- Genre: Reality
- Created by: Jon Kroll
- Country of origin: United States
- Original language: English
- No. of seasons: 1
- No. of episodes: 9

Production
- Production location: New York City
- Running time: 52 minutes
- Production companies: New Line Television; Stick Figure Productions;

Original release
- Network: UPN
- Release: July 28 – September 21, 2004

= Amish in the City =

Amish in the City is an American reality television series which aired on UPN from July 28 to September 21, 2004. The plot revolved around five Amish teenagers experiencing "modern" (non-Amish) culture by living in a house with six mainstream American teenagers.

The show follows the Amish teenagers as they explore their freedom from the Amish religious code, which is a common element of the Rumspringa ("running around") period before they decide whether to join the Amish church. Typically, nearly 90% of teenagers end their Rumspringa with the choice to be baptized as Amish; however, at the conclusion of the show, it was unclear which of the show's participants chose not to return to the Amish church and which went back to the Amish way of life. Many accused the show of giving the participants an unrealistic view of "modern" culture and of showing the behavior of the unadjusted Amish like a "spectator sport" for mainstream American viewers. The producers stated that they plan to follow the original series with updates on the current status of the cast, especially since their decisions at the end of the series may change.

The concept was initially denounced by some for appearing to capitalize upon popular stereotypes about the Amish; later critical reviews were more positive.

⁂

According to the passage on Amish in the City, how many Amish teenagers shared the house with mainstream American teenagers?

⁂

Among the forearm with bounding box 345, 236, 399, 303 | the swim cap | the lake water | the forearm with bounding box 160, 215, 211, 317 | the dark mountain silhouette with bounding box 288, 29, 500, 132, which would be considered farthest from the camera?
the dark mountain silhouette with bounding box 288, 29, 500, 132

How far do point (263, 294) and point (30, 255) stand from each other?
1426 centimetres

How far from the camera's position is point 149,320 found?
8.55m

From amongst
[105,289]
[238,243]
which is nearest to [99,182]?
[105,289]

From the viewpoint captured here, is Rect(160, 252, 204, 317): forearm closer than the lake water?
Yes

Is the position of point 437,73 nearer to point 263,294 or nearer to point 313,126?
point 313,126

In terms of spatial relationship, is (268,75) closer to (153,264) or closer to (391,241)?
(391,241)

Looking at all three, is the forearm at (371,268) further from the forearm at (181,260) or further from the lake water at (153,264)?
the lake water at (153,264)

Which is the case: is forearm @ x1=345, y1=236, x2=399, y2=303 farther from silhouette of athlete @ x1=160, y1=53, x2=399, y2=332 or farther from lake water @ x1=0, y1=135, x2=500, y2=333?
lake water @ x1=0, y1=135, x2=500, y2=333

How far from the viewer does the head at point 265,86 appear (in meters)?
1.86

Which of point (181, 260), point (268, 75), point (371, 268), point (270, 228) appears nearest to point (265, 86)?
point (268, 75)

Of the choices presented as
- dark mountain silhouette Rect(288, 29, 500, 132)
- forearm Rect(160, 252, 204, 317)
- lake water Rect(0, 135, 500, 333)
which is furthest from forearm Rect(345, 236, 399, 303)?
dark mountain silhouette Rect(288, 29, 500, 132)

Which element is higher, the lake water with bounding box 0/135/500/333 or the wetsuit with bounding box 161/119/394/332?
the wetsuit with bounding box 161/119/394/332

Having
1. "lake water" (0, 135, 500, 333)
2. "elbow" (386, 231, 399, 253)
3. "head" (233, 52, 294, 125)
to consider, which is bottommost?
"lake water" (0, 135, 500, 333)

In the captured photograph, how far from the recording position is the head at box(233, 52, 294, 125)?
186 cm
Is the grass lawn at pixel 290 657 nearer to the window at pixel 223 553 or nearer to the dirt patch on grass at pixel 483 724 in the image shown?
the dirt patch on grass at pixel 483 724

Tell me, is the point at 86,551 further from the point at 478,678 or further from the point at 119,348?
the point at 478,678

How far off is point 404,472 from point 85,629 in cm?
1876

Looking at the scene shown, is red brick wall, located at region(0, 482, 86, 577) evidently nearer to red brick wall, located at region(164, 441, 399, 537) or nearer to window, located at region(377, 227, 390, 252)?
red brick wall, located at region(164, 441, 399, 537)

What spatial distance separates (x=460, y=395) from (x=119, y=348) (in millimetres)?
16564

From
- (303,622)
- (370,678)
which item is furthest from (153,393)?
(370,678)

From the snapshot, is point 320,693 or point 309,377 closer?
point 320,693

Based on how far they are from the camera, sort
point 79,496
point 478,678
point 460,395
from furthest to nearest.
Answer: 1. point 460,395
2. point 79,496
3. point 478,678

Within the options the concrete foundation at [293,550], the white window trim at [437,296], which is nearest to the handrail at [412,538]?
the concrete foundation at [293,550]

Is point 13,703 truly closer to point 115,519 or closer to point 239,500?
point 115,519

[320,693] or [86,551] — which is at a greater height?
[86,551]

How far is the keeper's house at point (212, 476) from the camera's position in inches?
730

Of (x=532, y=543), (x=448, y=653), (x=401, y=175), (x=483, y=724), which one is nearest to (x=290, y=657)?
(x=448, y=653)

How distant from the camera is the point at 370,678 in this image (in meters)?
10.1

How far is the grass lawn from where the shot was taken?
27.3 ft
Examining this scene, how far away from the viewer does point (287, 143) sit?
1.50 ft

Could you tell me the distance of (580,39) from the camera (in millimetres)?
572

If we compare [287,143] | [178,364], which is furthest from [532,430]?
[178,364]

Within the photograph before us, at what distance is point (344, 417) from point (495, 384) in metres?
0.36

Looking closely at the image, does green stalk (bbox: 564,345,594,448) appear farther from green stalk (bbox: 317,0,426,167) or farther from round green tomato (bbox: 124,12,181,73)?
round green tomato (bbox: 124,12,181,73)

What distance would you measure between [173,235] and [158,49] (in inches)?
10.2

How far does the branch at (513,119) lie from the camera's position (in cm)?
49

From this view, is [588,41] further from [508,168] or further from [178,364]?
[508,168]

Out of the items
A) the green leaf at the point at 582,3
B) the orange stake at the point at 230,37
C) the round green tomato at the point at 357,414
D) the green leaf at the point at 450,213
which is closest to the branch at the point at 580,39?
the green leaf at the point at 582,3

⁂

Complete answer: Five